_INPUT:_
■ ■ ■ ■

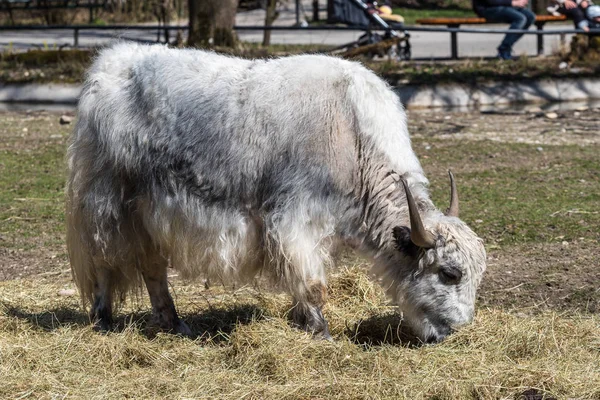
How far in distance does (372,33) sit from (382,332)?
1220 cm

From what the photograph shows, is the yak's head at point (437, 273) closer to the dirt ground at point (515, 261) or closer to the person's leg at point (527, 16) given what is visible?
the dirt ground at point (515, 261)

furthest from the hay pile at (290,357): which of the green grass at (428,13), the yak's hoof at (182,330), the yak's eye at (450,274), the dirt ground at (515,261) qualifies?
the green grass at (428,13)

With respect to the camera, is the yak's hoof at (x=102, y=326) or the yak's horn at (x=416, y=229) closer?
the yak's horn at (x=416, y=229)

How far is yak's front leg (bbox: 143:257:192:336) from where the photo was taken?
246 inches

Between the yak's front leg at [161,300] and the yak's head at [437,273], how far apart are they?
4.68 feet

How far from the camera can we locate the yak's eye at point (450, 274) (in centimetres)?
547

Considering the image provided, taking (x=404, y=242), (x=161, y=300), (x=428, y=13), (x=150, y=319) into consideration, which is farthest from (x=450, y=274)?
(x=428, y=13)

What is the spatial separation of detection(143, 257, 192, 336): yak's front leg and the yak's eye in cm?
165

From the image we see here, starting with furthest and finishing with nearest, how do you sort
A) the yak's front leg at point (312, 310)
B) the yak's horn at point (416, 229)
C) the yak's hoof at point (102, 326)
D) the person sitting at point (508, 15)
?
1. the person sitting at point (508, 15)
2. the yak's hoof at point (102, 326)
3. the yak's front leg at point (312, 310)
4. the yak's horn at point (416, 229)

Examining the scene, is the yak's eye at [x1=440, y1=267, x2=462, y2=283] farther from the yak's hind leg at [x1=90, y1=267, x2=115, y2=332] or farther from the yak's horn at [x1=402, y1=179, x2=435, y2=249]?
the yak's hind leg at [x1=90, y1=267, x2=115, y2=332]

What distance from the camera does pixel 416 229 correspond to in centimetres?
540

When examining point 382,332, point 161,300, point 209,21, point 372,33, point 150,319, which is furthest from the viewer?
point 372,33

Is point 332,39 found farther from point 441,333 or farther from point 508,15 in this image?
point 441,333

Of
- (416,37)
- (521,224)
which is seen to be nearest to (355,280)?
(521,224)
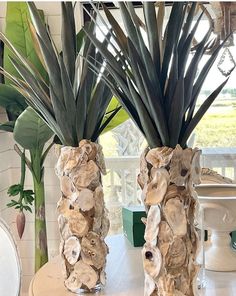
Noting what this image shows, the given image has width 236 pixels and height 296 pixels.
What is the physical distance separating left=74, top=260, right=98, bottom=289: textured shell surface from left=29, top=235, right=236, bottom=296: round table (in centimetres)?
4

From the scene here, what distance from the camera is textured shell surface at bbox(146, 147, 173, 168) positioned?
1002 millimetres

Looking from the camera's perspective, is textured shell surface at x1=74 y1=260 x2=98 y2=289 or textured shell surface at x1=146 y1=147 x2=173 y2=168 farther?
textured shell surface at x1=74 y1=260 x2=98 y2=289

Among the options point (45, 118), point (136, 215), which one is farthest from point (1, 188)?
point (45, 118)

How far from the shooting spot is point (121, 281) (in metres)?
1.26

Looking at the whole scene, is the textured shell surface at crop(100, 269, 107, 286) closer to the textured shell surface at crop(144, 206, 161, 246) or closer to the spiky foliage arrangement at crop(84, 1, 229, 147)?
the textured shell surface at crop(144, 206, 161, 246)

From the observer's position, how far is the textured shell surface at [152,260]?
3.28 feet

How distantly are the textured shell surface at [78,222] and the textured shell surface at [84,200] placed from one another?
20 millimetres

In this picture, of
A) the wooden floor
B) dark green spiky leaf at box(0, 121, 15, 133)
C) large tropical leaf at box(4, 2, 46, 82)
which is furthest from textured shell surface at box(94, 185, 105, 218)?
large tropical leaf at box(4, 2, 46, 82)

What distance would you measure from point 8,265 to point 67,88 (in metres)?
0.63

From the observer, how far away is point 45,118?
1225mm

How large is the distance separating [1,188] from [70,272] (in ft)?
5.84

■ ■ ■ ■

_TASK TO COMPLETE:_ Repeat every item above word for word, including its answer, and leave out the pictures.

_WORKED SOLUTION:_
How far in distance does (372,33) sit from (382,332)?
1220 cm

From what the photograph shows, is the yak's head at point (437, 273) closer to the dirt ground at point (515, 261) or closer to the person's leg at point (527, 16) given what is visible?
the dirt ground at point (515, 261)

furthest from the hay pile at (290,357): which of the green grass at (428,13), the yak's hoof at (182,330), the yak's eye at (450,274), the dirt ground at (515,261) qualifies?
the green grass at (428,13)

With respect to the camera, is the yak's hoof at (x=102, y=326) or the yak's horn at (x=416, y=229) closer?
the yak's horn at (x=416, y=229)

How far is yak's front leg (bbox: 143:257:192:336) from where the photo was taken?
246 inches

Between the yak's front leg at [161,300] and the yak's head at [437,273], how far apart are they?
4.68 feet

How far from the camera can we locate the yak's eye at point (450, 274) (in centimetres)?
547

Considering the image provided, taking (x=404, y=242), (x=161, y=300), (x=428, y=13), (x=150, y=319) into consideration, which is farthest from (x=450, y=274)?
(x=428, y=13)

What is the spatial separation of detection(143, 257, 192, 336): yak's front leg and the yak's eye in cm?
165

From the image we see here, starting with furthest and finishing with nearest, how do you sort
A) the yak's front leg at point (312, 310)
B) the yak's horn at point (416, 229)
C) the yak's hoof at point (102, 326)
D) the person sitting at point (508, 15)
?
1. the person sitting at point (508, 15)
2. the yak's hoof at point (102, 326)
3. the yak's front leg at point (312, 310)
4. the yak's horn at point (416, 229)

Examining the scene, is the yak's eye at [x1=440, y1=267, x2=462, y2=283] farther from the yak's hind leg at [x1=90, y1=267, x2=115, y2=332] or farther from the yak's horn at [x1=402, y1=179, x2=435, y2=249]?
the yak's hind leg at [x1=90, y1=267, x2=115, y2=332]

What distance from the camera does pixel 416 229 correspond to in centimetres?
540

When examining point 382,332, point 161,300, point 209,21, point 372,33, point 150,319, which is furthest from the viewer?
point 372,33

Is point 332,39 found farther from point 441,333 or farther from point 508,15 in this image?
point 441,333

Of
- (416,37)
- (521,224)
which is seen to be nearest to (355,280)?
(521,224)
Noting what this image shows, the given image has width 236 pixels and height 296 pixels.
What is the physical distance separating left=74, top=260, right=98, bottom=289: textured shell surface from left=29, top=235, right=236, bottom=296: round table (in centimetres)?
4

From the scene here, what distance from the camera is textured shell surface at bbox(146, 147, 173, 168) positioned?
1002 millimetres

Looking from the camera's perspective, is textured shell surface at x1=74 y1=260 x2=98 y2=289 or textured shell surface at x1=146 y1=147 x2=173 y2=168 farther?
textured shell surface at x1=74 y1=260 x2=98 y2=289

Among the options point (45, 118), point (136, 215), which one is farthest from point (1, 188)?
point (45, 118)

How far from the shooting spot is point (121, 281) (in metres)?
1.26

Looking at the whole scene, is the textured shell surface at crop(100, 269, 107, 286) closer to the textured shell surface at crop(144, 206, 161, 246) or closer to the spiky foliage arrangement at crop(84, 1, 229, 147)?
the textured shell surface at crop(144, 206, 161, 246)

From the observer's position, how far is the textured shell surface at [152,260]?
3.28 feet

How distantly are the textured shell surface at [78,222] and the textured shell surface at [84,200] placed from one another?
20 millimetres

In this picture, of
A) the wooden floor
B) dark green spiky leaf at box(0, 121, 15, 133)
C) large tropical leaf at box(4, 2, 46, 82)
which is furthest from textured shell surface at box(94, 185, 105, 218)?
large tropical leaf at box(4, 2, 46, 82)

What distance would you measure from point 8,265 to point 67,88 (in metres)?
0.63

From the observer, how far away is point 45,118?
1225mm

How large is the distance separating [1,188] from [70,272] (in ft)?
5.84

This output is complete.